══ Bronfragment ══
C-201/13 Deckmyn et Vrijheidsfonds

Contentverzamelaar

C-201/13 Deckmyn et Vrijheidsfonds

Prejudiciële Hofzaak

Zie bijlage rechts voor de verwijzingsuitspraak
Klik hier voor het volledige dossier van het Hof van Justitie

Termijnen: Motivering departement:   6 juni 2013
(Concept-) schriftelijke opmerkingen:   23 juni 2013
Schriftelijke opmerkingen:                   23 juli 2013
Trefwoorden: auteursrechten; handvest grondrechten

Onderwerp:
- Handvest Grondrechten artikel 11 (vrijheid van meningsuiting en van informatie); artikel 13 (vrijheid van kunsten en wetenschappen); artikel 17 (recht op eigendom);
- Richtlijn 2001/29 van het Europees Parlement en de Raad van 22 mei 2001 betreffende de harmonisatie van bepaalde aspecten van het auteursrecht en de naburige rechten in de informatiemaatschappij

De vijf verweerders in deze zaak zijn de erfgenamen van de bedenker van Suske en Wiske, Willebrord (Willy) Vandersteen. In 1993 is een overeenkomst gesloten tussen de rechtsopvolger van Vandersteen als ‘auteur van de serie Suske en Wiske’, CVOA Amoras II, en de NV Standaard Uitgeverij, thans WPG Uitgevers België, waarbij de exclusieve exploitatierechten voor een termijn van 50 jaar onder voorwaarden zijn overgedragen.
═══
* Opdrachtomschrijving *
Werk een passage uit de tekst over de zaak Deckmyn bij, beginnend bij "De vijf verweerders" en eindigend bij "voorwaarden zijn overgedragen.". Vervang daarin "erfgenamen" door "nabestaanden" en geef de passage opnieuw weer. De lijst hierna heeft geen verband met de tekst over de zaak Deckmyn.
══ Gegevenslijst ══
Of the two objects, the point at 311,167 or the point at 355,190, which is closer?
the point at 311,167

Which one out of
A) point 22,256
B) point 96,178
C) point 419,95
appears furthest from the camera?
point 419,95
═══
══ Gegevenslijst ══
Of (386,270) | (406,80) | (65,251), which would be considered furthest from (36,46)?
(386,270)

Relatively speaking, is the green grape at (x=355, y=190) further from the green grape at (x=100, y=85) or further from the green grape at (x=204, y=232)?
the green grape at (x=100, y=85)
═══
* Resultaat *
De vijf verweerders in deze zaak zijn de nabestaanden van de bedenker van Suske en Wiske, Willebrord (Willy) Vandersteen. In 1993 is een overeenkomst gesloten tussen de rechtsopvolger van Vandersteen als ‘auteur van de serie Suske en Wiske’, CVOA Amoras II, en de NV Standaard Uitgeverij, thans WPG Uitgevers België, waarbij de exclusieve exploitatierechten voor een termijn van 50 jaar onder voorwaarden zijn overgedragen.